Google Invests in Renewables

As if being an Internet giant is not enough, Google, the Mountain View, Calif.-based search engine company, is on to renewable power.

In the span of little more than a decade, Google has transformed itself from garage start-up to an international corporation. Recognizing the natural affinities between its Internet products and services and sustainable-energy practices, the company has launched an effort to invest in various forms of green power.

In April, Google announced it would invest about $100 million in the Shepherd’s Flat wind project in Oregon. The facility is projected to be the largest wind farm in the world with the capacity to generate 845 megawatts (MW) when it comes online in 2012. The massive facility will cover about 30 square miles and provide enough electricity to light up 235,000 U.S. homes.

Shepherd’s Flat is also unique because it will be the first large-scale wind farm to use direct-drive turbines, a more efficient technology that employs permanent magnets, instead of the traditional gear box construction, to generate electricity.

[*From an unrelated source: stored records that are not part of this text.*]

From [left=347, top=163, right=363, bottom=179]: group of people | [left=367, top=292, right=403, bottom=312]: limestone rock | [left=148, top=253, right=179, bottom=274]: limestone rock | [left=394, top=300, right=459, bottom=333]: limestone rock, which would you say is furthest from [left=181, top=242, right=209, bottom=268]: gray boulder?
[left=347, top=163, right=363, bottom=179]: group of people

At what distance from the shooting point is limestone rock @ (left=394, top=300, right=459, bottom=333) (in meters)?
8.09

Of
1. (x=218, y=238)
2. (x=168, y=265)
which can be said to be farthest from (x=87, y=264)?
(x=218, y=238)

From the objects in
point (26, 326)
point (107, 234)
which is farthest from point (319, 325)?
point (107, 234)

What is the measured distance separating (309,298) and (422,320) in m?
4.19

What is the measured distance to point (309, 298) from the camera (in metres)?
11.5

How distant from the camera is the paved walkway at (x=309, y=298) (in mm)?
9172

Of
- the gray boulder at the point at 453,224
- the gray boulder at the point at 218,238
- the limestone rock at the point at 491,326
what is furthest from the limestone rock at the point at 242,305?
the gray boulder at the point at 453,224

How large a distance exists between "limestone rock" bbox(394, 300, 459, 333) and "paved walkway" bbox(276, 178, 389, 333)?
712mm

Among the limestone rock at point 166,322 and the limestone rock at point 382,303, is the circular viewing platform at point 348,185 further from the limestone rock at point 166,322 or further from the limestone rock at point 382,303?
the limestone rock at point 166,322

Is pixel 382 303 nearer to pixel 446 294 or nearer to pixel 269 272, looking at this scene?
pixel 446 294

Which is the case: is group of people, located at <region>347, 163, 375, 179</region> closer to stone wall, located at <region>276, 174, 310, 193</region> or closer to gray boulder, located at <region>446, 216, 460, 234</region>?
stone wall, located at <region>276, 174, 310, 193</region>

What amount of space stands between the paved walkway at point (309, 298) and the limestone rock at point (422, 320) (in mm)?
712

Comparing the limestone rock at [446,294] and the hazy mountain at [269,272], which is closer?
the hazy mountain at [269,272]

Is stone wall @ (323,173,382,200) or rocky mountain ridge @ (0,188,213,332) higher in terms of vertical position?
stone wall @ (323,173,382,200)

The announcement of the Shepherd’s Flat investment comes on the heels of two other projects Google announced in April, both of which are also groundbreaking in their own right.

In Oklahoma, Google entered into a 20-year power purchase agreement (PPA) for wind energy from NextEra Energy Resources’ Minco II wind facility. The company will apply the power to its Mayes County, Okla., data center. Google will purchase all of the power generated from the 100.8-MW facility, which will be built as a direct result of the financing provided by the purchase agreement. The wind facility and the data center will be operational later this year.

Google has also invested $168 million in an innovative new solar power plant being developed in California’s Mojave Desert. BrightSource Energy’s Ivanpah Solar Electric Generating System will be capable of generating 392 MW of power using power towers. This unique technology consists of a field of mirrors, or heliostats, that concentrate the sun’s rays onto the top of a tower where receivers generate steam to drive a turbine.

Google boasts $350 million of investments in clean-energy projects. The company has pledged to ultimately reduce its carbon footprint to zero.

About the Author

Rick Laezman

Freelance Writer
Rick Laezman is a Los Angeles-based freelancer writer. He has a passion for renewable power. He may be reached at .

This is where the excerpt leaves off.